**EXERCISE PROMPT**
Take the listing below and print exactly the lines starting at the line containing "Đồi hoa mặt" and ending at the line containing "Ферму стоимостью более", both ends included, and no others.
----------------
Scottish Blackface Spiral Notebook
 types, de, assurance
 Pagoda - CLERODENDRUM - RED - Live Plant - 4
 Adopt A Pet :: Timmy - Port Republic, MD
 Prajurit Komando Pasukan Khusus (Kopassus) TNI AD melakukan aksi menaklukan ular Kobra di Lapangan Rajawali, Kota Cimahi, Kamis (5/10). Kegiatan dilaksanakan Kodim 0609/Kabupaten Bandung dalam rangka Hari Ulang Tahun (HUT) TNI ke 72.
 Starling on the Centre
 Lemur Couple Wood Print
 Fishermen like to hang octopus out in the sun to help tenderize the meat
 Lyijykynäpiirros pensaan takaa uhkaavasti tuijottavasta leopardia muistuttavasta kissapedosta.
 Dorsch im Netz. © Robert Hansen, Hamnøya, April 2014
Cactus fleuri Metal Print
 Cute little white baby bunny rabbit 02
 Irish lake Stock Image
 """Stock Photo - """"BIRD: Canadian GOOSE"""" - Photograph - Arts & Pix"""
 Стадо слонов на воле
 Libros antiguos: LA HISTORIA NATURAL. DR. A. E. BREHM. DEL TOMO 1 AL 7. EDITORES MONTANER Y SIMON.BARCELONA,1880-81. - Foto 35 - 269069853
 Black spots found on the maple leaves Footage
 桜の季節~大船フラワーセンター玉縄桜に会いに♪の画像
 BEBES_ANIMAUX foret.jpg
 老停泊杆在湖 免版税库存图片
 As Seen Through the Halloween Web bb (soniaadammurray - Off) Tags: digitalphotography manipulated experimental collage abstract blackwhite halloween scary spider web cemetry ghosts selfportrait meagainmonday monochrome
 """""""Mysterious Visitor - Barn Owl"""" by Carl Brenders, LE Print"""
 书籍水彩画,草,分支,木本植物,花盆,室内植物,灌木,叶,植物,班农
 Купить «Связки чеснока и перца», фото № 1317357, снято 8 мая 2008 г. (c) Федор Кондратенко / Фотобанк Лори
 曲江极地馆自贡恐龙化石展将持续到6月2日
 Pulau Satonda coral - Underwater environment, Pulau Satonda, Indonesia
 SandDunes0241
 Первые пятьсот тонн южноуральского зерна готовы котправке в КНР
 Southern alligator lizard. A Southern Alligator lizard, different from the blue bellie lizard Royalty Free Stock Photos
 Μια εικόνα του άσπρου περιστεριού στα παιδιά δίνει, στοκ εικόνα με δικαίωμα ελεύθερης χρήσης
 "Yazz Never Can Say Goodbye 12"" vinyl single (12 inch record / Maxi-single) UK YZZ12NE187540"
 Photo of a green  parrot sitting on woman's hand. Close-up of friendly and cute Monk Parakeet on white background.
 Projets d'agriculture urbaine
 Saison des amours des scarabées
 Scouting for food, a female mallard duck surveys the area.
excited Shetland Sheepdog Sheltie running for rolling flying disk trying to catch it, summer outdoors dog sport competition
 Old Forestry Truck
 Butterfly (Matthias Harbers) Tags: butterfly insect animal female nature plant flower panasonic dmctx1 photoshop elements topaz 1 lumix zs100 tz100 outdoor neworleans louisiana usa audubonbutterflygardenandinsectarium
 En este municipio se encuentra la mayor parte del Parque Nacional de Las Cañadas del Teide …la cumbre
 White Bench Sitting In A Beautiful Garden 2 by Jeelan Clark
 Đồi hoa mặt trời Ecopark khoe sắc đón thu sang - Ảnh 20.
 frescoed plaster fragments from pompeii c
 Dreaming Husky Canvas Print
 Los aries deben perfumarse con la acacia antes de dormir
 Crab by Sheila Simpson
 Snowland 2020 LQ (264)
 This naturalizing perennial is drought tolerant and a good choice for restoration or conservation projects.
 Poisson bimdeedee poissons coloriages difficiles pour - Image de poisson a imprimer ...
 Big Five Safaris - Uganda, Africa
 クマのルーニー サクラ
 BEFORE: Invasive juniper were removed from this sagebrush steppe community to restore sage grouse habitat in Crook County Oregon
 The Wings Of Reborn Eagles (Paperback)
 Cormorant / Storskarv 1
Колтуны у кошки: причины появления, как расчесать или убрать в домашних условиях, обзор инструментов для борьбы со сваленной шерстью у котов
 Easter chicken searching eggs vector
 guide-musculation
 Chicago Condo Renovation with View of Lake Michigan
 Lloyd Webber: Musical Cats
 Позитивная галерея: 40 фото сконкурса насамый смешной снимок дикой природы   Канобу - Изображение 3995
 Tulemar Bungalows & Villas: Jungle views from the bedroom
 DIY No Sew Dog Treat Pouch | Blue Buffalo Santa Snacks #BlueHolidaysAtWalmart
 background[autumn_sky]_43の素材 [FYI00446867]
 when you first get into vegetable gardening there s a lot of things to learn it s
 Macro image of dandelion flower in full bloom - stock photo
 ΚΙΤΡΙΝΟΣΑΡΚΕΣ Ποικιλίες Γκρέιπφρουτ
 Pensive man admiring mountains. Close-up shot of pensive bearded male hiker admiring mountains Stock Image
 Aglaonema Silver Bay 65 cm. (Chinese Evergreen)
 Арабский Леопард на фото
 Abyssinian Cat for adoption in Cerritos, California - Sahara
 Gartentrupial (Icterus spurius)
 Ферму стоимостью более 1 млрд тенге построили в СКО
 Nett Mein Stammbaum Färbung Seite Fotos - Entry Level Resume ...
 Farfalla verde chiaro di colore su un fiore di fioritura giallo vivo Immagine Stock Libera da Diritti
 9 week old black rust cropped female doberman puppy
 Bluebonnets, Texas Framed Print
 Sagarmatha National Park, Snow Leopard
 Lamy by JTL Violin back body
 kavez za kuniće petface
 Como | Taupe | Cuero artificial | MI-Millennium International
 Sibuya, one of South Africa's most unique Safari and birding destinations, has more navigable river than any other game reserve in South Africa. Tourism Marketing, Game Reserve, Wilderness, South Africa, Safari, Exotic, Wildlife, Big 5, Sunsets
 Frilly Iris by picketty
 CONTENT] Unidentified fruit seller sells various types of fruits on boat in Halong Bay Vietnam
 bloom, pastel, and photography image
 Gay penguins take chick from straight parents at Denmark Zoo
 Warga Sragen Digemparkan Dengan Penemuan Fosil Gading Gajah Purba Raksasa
----------------
**EXERCISE RESULT**
 Đồi hoa mặt trời Ecopark khoe sắc đón thu sang - Ảnh 20.
 frescoed plaster fragments from pompeii c
 Dreaming Husky Canvas Print
 Los aries deben perfumarse con la acacia antes de dormir
 Crab by Sheila Simpson
 Snowland 2020 LQ (264)
 This naturalizing perennial is drought tolerant and a good choice for restoration or conservation projects.
 Poisson bimdeedee poissons coloriages difficiles pour - Image de poisson a imprimer ...
 Big Five Safaris - Uganda, Africa
 クマのルーニー サクラ
 BEFORE: Invasive juniper were removed from this sagebrush steppe community to restore sage grouse habitat in Crook County Oregon
 The Wings Of Reborn Eagles (Paperback)
 Cormorant / Storskarv 1
Колтуны у кошки: причины появления, как расчесать или убрать в домашних условиях, обзор инструментов для борьбы со сваленной шерстью у котов
 Easter chicken searching eggs vector
 guide-musculation
 Chicago Condo Renovation with View of Lake Michigan
 Lloyd Webber: Musical Cats
 Позитивная галерея: 40 фото сконкурса насамый смешной снимок дикой природы   Канобу - Изображение 3995
 Tulemar Bungalows & Villas: Jungle views from the bedroom
 DIY No Sew Dog Treat Pouch | Blue Buffalo Santa Snacks #BlueHolidaysAtWalmart
 background[autumn_sky]_43の素材 [FYI00446867]
 when you first get into vegetable gardening there s a lot of things to learn it s
 Macro image of dandelion flower in full bloom - stock photo
 ΚΙΤΡΙΝΟΣΑΡΚΕΣ Ποικιλίες Γκρέιπφρουτ
 Pensive man admiring mountains. Close-up shot of pensive bearded male hiker admiring mountains Stock Image
 Aglaonema Silver Bay 65 cm. (Chinese Evergreen)
 Арабский Леопард на фото
 Abyssinian Cat for adoption in Cerritos, California - Sahara
 Gartentrupial (Icterus spurius)
 Ферму стоимостью более 1 млрд тенге построили в СКО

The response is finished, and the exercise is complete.